**Task details:** Repeat exactly the lines of the listing from the line containing "How distant from each" through its last line, and nothing beyond them.

**Supplied data:**
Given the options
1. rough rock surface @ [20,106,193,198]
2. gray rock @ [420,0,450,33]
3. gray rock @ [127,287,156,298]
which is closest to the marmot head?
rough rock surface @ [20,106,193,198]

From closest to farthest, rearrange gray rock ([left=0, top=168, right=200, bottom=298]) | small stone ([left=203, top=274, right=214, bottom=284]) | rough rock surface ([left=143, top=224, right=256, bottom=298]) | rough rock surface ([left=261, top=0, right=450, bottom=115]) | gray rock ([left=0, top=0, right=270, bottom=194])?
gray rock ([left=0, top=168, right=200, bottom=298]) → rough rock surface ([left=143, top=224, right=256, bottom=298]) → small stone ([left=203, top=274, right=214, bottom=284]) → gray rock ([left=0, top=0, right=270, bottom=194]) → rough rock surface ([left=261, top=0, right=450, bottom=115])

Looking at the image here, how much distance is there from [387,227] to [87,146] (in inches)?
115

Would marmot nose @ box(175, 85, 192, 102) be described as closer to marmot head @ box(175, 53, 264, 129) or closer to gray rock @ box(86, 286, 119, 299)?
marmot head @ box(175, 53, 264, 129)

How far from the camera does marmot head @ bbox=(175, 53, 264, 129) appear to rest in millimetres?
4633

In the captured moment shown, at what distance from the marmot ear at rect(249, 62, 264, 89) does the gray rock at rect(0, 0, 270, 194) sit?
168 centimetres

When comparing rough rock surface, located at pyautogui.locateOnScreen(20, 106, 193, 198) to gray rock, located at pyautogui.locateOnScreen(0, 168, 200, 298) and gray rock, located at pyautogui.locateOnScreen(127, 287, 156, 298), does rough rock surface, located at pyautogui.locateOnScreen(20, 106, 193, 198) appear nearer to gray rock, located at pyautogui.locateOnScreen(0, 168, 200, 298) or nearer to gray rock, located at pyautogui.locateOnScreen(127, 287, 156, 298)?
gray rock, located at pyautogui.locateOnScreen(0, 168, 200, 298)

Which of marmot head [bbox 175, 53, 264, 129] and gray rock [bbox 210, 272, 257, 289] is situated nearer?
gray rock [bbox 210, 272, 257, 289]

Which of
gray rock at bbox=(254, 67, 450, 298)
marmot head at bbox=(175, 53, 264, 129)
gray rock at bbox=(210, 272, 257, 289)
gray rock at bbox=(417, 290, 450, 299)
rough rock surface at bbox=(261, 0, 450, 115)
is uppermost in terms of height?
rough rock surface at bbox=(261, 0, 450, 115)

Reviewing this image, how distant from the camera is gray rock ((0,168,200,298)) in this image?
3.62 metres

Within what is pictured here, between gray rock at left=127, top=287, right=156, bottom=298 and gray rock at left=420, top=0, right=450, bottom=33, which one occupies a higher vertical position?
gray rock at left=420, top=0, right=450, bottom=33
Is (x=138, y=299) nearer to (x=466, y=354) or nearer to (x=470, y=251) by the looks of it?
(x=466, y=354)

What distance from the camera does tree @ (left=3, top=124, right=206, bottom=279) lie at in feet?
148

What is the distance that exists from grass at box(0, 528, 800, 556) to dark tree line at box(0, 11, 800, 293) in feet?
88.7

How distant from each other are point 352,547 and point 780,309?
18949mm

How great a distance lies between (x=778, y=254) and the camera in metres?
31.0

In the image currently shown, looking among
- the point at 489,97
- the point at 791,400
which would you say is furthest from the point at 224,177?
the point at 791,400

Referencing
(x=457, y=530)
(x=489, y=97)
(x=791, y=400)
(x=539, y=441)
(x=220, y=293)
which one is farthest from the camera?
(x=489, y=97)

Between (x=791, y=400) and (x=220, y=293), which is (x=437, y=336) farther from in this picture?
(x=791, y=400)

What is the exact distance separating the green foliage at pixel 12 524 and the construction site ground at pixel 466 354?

**Result for this exercise:**
How distant from each other are point 352,547 and point 780,309?
18949mm

How great a distance lies between (x=778, y=254) and the camera in metres?
31.0

In the image currently shown, looking among
- the point at 489,97
- the point at 791,400
which would you say is furthest from the point at 224,177?
the point at 791,400

Referencing
(x=457, y=530)
(x=489, y=97)
(x=791, y=400)
(x=539, y=441)
(x=220, y=293)
which one is farthest from the camera?
(x=489, y=97)

Between (x=791, y=400) and (x=220, y=293), which is (x=437, y=336) farther from in this picture?
(x=791, y=400)

What is the exact distance separating the green foliage at pixel 12 524 and the construction site ground at pixel 466 354?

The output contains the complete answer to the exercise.